Assignment 1 »
In the essay on graduation glamour shots, what does society mark at graduation, according to the author?
Assignment 2 »
Decide whether each statement agrees with the essay on graduation glamour shots, and quote the words that settle each one. (a) The author is already fifty years old. (b) The author holds that a series of professionally done glamour shots is not inherently wrong. (c) The author credits Facebook with making it possible to keep getting pictures of former students.
Assignment 3 »
Carry the essay on graduation glamour shots forward from its last sentence, keeping its voice.

On the Grad Glam Shots

On the Grad Glam Shots May 22, 2013

My high school graduate picture combined bad taste on my part with artless camera work on the photographer’s part with hair so puffy that it had no part.

A great blessing of being (almost!) fifty is that such pictures are hidden: a blessing I share with the world by not sharing with the world.

Recently I received a question about high school pictures, a good question from a very bright student:

I have been recently receiving a lot of graduation announcements. Many of which
consist of various professionally done glamour shots. I do not see
anything wrong with a single conservative picture of the graduate, but
a collage of all kinds of poses? I find this to be highly conceited,
maybe even self-worship. Why does society accept this? Why are good,
devout Christians blinded to the obvious self-adoration it promotes?
Where did such a custom originate? How did it become so popular? And
where must we draw the line? (Or am I just crazy?)

Time are bad when the prudent worry about being crazy. The student is certainly not crazy, though she might be wrong or driven to censoriousness by bad art.

There is nothing inherently wrong with a series of “professionally done glamour shots.” Unlike torturing leprous kittens for fun, sending your friends a slew of poses might not be conceited or self-indulgent, it might even be good art.

Charity demands my belief that some “glamour shots” are actually done by true professionals and impart glamour. My experience in receiving these shots has not been good, but I am a hopeful person.

Why does anyone take a picture at graduation?

Graduation is a moment where society marks movement into adulthood. Parents, close friends, and future biographers cherish such pictures, as do any future children looking for mockable parental moments. I can see parents and teachers asking for a photo as a gift as the graduate celebrates his teachers and parents gift to him.

And then I am reminded that for some bizarre reason graduation is no longer a celebration of the school, a way to honor the teachers, but a celebration of the student for having the sense to open a priceless package: education.

Don’t misunderstand me. I am all for parties and gift giving: almost any excuse will do. It just seems to me that a graduation should  be an acknowledgment of a personal achievement, which has the natural reward of a diploma, and a grateful thanksgiving by the graduate to his alma mater and teachers. Congratulations are due the graduate, gifts to the teachers.

Hanging around me are class pictures, from the Immortal First Class, to present college students and I cherish those pictures. I enjoy getting shots of former students as the years pass: Christmas is a good excuse. I am thankful technology has let this happen constantly through Facebook.

It is hard to see in that context the purpose of numerous “glamour shots.” As they are generally done, they don’t capture the student in time, but someone like the student wished they were. I have had to look from the program to the person at a graduation, because the photo was so little like the actual, much more interesting person.

(Dataset entries)
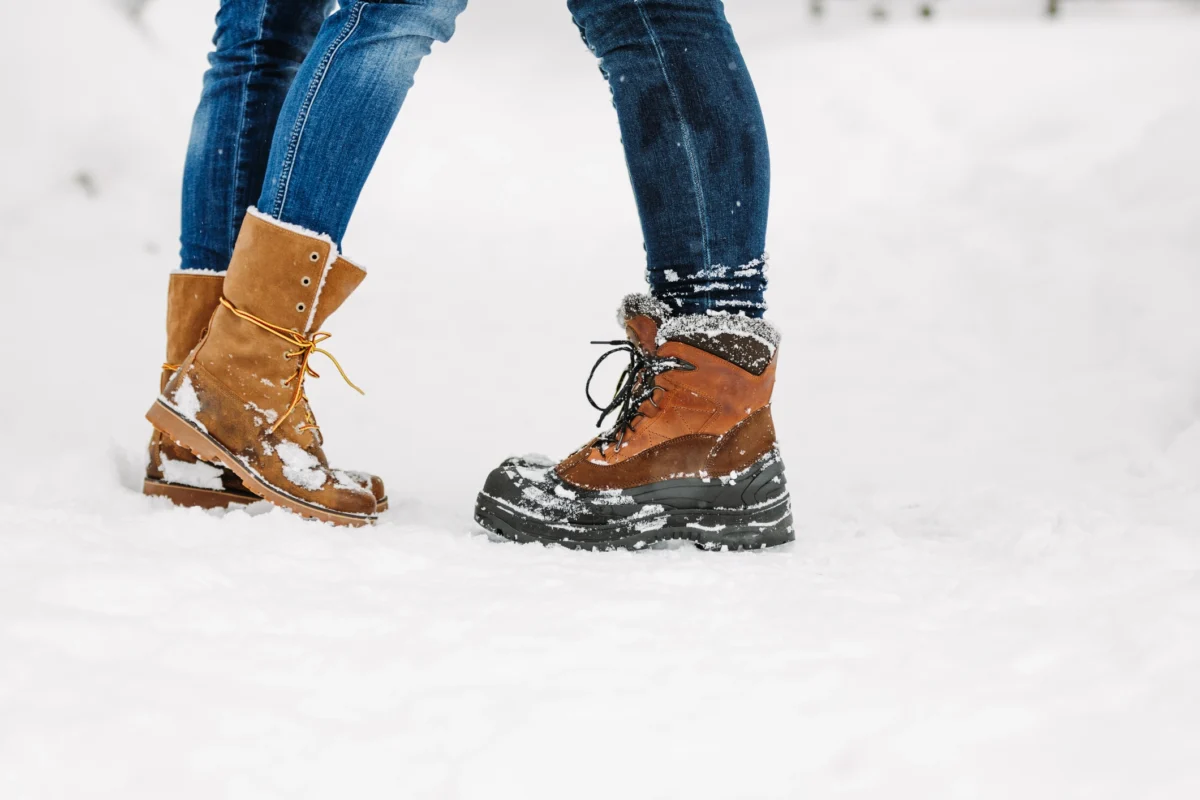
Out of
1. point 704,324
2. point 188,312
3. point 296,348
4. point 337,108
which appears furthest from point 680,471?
point 188,312

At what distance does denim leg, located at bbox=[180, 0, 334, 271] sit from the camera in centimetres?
150

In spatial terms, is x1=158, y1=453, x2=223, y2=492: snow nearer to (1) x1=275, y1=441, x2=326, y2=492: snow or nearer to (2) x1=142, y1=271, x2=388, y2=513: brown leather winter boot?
(2) x1=142, y1=271, x2=388, y2=513: brown leather winter boot

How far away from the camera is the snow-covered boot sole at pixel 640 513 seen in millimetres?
1319

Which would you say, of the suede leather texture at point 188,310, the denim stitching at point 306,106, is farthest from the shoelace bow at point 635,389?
the suede leather texture at point 188,310

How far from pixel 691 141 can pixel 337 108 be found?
0.50 meters

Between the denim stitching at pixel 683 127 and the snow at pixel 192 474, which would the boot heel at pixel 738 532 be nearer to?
the denim stitching at pixel 683 127

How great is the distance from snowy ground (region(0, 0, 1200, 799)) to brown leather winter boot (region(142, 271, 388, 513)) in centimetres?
8

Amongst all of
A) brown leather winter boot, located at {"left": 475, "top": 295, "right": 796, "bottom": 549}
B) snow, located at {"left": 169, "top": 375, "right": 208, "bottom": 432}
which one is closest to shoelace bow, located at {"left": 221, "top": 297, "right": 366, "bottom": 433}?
snow, located at {"left": 169, "top": 375, "right": 208, "bottom": 432}

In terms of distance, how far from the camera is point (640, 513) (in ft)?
4.36

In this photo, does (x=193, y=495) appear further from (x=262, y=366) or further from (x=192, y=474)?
(x=262, y=366)

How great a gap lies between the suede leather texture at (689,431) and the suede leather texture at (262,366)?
1.27 feet

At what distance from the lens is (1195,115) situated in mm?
3252

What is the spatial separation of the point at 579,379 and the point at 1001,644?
6.64 ft

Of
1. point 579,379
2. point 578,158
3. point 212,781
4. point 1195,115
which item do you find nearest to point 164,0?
point 578,158
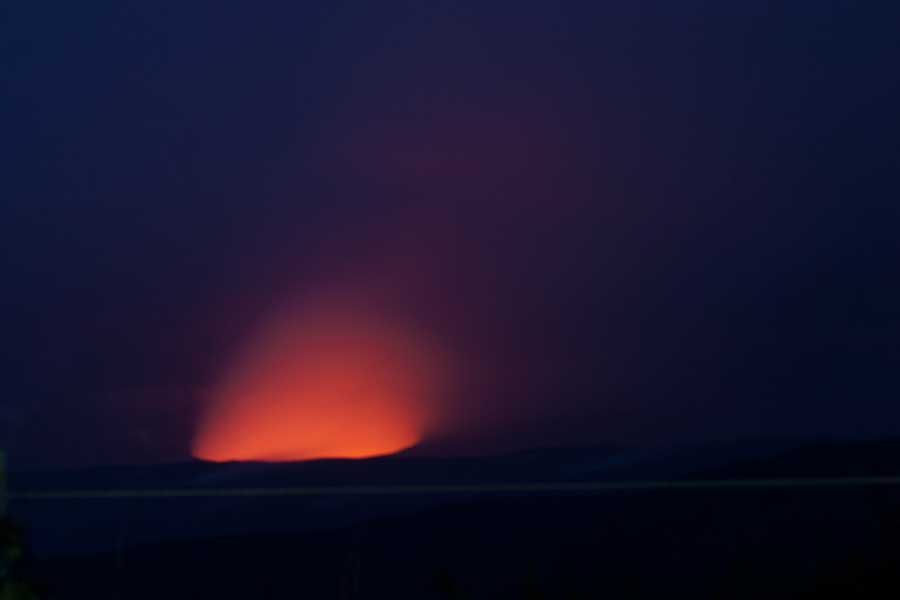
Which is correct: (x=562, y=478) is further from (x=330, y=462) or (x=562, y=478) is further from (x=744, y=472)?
(x=330, y=462)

Exercise result 1 »
Movement into adulthood.

Exercise result 2 »
(a) No: "A great blessing of being (almost!) fifty"
(b) Yes: "There is nothing inherently wrong with a series of “professionally done glamour shots.”"
(c) Yes: "I am thankful technology has let this happen constantly through Facebook."

Exercise result 3 »
I begin to suspect, and perhaps this is uncharitable, that the pictures are not gifts to us, but celebrations of self.

If a person takes a slew of glam shots for a graduation (or even a wedding), because they love looking at a “better than real life” image of themselves, then the problem is probably not self-adoration, but self-loathing. For one moment, they can look like the Barbie or Ken in the glossy or one television. Mostly, such pictures make me sad, it is hard to get righteously indignant about the pathetic.

My guess is that the cheapness of digital photography, the ease of manipulating images, combined with our consumption of millions of such image has led to the growth of the custom. It is mockable enough that a quick Google gets one to sites dedicated to mockery of such “glamour shots.” Such sites, the modern freak show, are cruel . . . and no more “amusing” than the old freak show.

All glam shots may not be self-indulgent, but all mockery of hapless high schoolers pictures is cruel.

So I can imagine a context (barely) where a “glam shot” is a good idea, and dressing up can be fun, but it is hard to imagine a context where too much digital manipulation or “posing” is a good idea. Of course, we all pose for photographs, but in the hands of a bad photographer these become stereotyped, contrived, and hide more than they reveal of the soul.

In other words: look your best to God’s glory, but look like God’s best you, not a false “you” imposed on your form by fallen humans. I enjoy putting on grown up clothes and taking out the Fairest Flower, but I still am a portly, older man: flaws and all!

Call me Biblical, but I want to love people for inner beauty shining through their forms than for glam.

At the worst, of course, such shots are a symptom of a culture that so bombards young men and women with ugliness and with false images of people that they reach for one moment  of social acceptability. If portraits we must have, find an artist, spend some time with the artist, and get a good picture done . . . or just send a link to a Facebook collection of live shots.

Christians want to love each other as God is making them to be inside. We accept and love any outer wrapper as a good gift from God!